The students discussed the thinking behind their poems, with one boy declaring himself a skeptic who, although he believed we’d never have peace, had turned in a poem simply to satisfy the homework assignment because he felt that war was inevitable due to human nature, and “once it breaks containment, it goes viral.” His remarks unleashed several responses. One girl gently but firmly commented that he was “so right and so wrong,” emphasizing that while bad is contagious, good is contagious as well and can overtake the bad in life. Interestingly, this boy had written a strong, positive poem so I suspect his cloak of avowed skepticism actually enfolds a hopeful soul with contrarian instincts and critical thinking skills.

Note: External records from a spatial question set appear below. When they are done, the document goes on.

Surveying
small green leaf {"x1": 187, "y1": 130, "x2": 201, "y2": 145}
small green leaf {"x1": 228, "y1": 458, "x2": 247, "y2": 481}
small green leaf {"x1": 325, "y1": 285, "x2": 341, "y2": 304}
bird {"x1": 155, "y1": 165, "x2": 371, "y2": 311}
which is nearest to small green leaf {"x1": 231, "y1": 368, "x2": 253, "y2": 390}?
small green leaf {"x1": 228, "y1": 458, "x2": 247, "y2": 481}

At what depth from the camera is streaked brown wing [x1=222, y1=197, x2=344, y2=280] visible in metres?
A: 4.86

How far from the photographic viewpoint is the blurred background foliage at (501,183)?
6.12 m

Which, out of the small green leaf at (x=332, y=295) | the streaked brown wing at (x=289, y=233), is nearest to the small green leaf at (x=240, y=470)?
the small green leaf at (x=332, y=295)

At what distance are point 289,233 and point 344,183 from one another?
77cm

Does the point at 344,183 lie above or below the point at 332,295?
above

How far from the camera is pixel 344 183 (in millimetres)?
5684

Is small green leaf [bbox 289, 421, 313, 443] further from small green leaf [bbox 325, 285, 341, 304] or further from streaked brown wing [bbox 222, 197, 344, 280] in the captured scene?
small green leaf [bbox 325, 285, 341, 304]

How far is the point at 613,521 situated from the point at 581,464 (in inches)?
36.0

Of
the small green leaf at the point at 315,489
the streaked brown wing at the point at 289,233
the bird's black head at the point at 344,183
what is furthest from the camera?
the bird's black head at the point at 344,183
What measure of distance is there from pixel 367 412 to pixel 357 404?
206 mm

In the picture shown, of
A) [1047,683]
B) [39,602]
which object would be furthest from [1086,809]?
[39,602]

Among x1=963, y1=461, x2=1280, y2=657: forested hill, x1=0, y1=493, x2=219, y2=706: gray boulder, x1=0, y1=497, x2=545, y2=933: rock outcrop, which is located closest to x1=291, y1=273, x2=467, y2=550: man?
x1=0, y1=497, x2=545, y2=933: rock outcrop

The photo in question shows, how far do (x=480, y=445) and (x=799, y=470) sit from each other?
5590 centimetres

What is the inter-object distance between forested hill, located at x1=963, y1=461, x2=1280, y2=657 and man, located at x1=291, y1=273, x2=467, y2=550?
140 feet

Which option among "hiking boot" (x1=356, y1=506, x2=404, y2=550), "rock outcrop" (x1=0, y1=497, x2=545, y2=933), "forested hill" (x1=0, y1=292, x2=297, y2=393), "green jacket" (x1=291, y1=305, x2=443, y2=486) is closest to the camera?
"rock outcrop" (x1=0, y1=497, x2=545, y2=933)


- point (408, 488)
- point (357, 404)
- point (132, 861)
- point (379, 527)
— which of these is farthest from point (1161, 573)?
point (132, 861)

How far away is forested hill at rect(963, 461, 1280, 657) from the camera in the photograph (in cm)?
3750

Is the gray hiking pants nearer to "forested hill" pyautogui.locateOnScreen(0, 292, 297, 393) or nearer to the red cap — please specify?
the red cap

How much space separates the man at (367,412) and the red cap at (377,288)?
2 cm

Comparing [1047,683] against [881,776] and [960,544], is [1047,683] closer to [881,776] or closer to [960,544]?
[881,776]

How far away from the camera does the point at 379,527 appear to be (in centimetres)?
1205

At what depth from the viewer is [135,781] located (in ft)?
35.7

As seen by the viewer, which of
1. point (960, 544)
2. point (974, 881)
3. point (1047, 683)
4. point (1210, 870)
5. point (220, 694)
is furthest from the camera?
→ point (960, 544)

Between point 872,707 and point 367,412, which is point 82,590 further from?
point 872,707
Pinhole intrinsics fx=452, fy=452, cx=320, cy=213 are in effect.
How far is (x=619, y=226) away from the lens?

Miriam, my fellow volunteer, offered her very personal take on peace by recalling her childhood in Shanghai when it was under Japanese occupation. She was approximately the same age as the students at that time, and one girl in particular was transfixed by Miriam’s recollections because of a book the student had read involving a Shanghai child.
As our session neared its end I could feel my teeth grinding in frustration, knowing there were so many facets we could have explored if we’d just had more time. Then I remembered a quote by Henry David Thoreau: “Time is like a handful of sand. The tighter you grasp it, the faster it runs through your fingers.” Maybe rather than fretting about how quickly the hour was zooming by, I should focus on simply enjoying the zoom. Hmmm . . . whatever lessons the students were learning, I guess I was tucking away something of value as well: Be here now, be in the moment.
We concluded by reading Mother Teresa’s Anyway Poem which entreated us, despite whatever obstacles we encounter from others, to give the world the best we’ve got. That led to our assignment for our final meeting back at the senior center on March 6, to write an advice poem that reflects on all of the topics we’ve covered in our sessions this year: kindness, moral courage, citizenship and peace.
That is going to be SOME session and I plan to savor, minus regrets and with a great deal of appreciation, every marvelous moment of the zoom.